Spatial relationship listing
• • • •
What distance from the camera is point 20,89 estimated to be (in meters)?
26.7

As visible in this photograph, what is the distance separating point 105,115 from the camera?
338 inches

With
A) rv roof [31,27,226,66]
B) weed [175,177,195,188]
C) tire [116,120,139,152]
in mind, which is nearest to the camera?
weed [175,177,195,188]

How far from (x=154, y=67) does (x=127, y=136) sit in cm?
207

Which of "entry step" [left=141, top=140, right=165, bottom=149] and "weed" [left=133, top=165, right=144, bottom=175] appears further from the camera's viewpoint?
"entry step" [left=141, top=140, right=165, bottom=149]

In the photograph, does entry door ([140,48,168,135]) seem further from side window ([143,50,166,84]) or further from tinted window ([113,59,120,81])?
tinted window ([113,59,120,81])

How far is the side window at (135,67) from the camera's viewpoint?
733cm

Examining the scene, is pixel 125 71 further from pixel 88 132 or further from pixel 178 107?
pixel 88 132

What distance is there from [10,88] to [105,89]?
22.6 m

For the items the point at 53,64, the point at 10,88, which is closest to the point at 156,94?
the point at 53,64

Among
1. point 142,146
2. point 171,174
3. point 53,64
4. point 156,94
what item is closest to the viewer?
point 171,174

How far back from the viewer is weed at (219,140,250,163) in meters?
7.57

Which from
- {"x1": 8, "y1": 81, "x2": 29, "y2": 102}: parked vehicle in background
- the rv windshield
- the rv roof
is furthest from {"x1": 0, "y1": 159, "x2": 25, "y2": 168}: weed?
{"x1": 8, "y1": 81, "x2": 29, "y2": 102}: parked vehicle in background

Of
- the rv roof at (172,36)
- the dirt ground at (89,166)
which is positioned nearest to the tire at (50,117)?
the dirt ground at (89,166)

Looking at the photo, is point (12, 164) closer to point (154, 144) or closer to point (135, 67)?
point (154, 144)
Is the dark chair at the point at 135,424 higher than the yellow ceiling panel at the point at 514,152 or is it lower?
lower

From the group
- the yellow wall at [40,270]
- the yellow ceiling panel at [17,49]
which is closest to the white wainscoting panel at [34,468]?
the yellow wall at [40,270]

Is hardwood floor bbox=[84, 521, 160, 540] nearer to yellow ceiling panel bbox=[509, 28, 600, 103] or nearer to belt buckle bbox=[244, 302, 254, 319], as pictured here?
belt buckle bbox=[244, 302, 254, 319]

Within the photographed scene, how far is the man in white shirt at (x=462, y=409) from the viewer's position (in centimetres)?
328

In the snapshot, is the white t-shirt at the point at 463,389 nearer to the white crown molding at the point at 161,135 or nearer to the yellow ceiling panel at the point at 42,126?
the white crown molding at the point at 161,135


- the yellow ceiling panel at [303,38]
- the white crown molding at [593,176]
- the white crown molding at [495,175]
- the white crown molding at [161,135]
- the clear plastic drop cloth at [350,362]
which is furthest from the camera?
• • • •
__EXERCISE REQUIREMENTS__:
Please put the stretch of the listing above, from the line containing "- the yellow ceiling panel at [303,38]" through the end of the listing, into a Markdown table with the columns "Row" and "Line", numbering each row and leaving out blank lines.

__WRITTEN RESPONSE__:
| Row | Line |
|---|---|
| 1 | - the yellow ceiling panel at [303,38] |
| 2 | - the white crown molding at [593,176] |
| 3 | - the white crown molding at [495,175] |
| 4 | - the white crown molding at [161,135] |
| 5 | - the clear plastic drop cloth at [350,362] |
| 6 | which is furthest from the camera? |